# CONSIGNE:
Dans l'interview de Paul Borrelli reproduite plus bas, à quelle époque se déroule sa trilogie ?

Une interview inédite de Paul Borrelli 

Trajectoires terminales
Paul Borrelli est l'auteur de trois romans parus aux éditions L'Atalante mélangeant le polar noir et la science-fiction.
    • L'ombre du chat (octobre 1994)
    • Désordres (mars 1997)
    • Trajectoires terminales (février 1999).


 

Je préfère présenter mes romans : c’est une trilogie, ça se passe à Marseille dans les années 2030, une gigantesque conurbation polluée, envahie de smog, rongée de pluies acides, après un conflit généralisé dont on ne sait pas grand-chose, sauf que la plupart des espèces animales n’y ont pas survécu. Dans ce monde chaotique, les barjos en tous genres se croisent. Certains sont plus dangereux que d’autres…. Enfin, si tu insistes, je peux dire quelques mots de moi, mais peu importe mon passé, mon état-civil, mes moyens d’existence, ce type de renseignements. Bon, je peux dire en passant que j’ai fait des études de psychologie, que j’ai réalisé des maquettes de vaisseaux spatiaux, que j’ai joué pendant quelques années dans un groupe qui n’est jamais monté sur scène, que… Je parlerai plutôt de ma personnalité, je pense que c’est ce genre de choses qui intriguent les lecteurs. En deux mots, je suis un anxieux et un perfectionniste. J’ai beaucoup d’imagination et j’ai le sens du petit détail. Ce qui importe pour moi, ce sont les relations entre les personnages, le côté psychologique. Mais ce n’est pas pour autant qu’on ne trouve pas d’action dans mes romans. Je crois qu’il est important de savoir tout doser.

# DONNÉES FOURNIES:
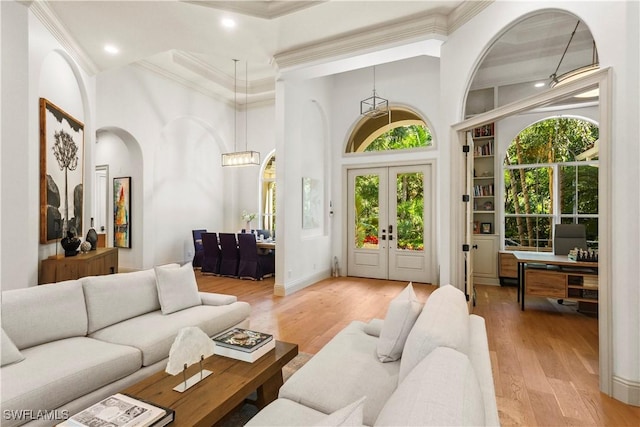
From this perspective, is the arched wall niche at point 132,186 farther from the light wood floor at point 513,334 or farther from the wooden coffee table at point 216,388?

# RÉSULTAT FINAL:
Sa trilogie se déroule dans les années 2030.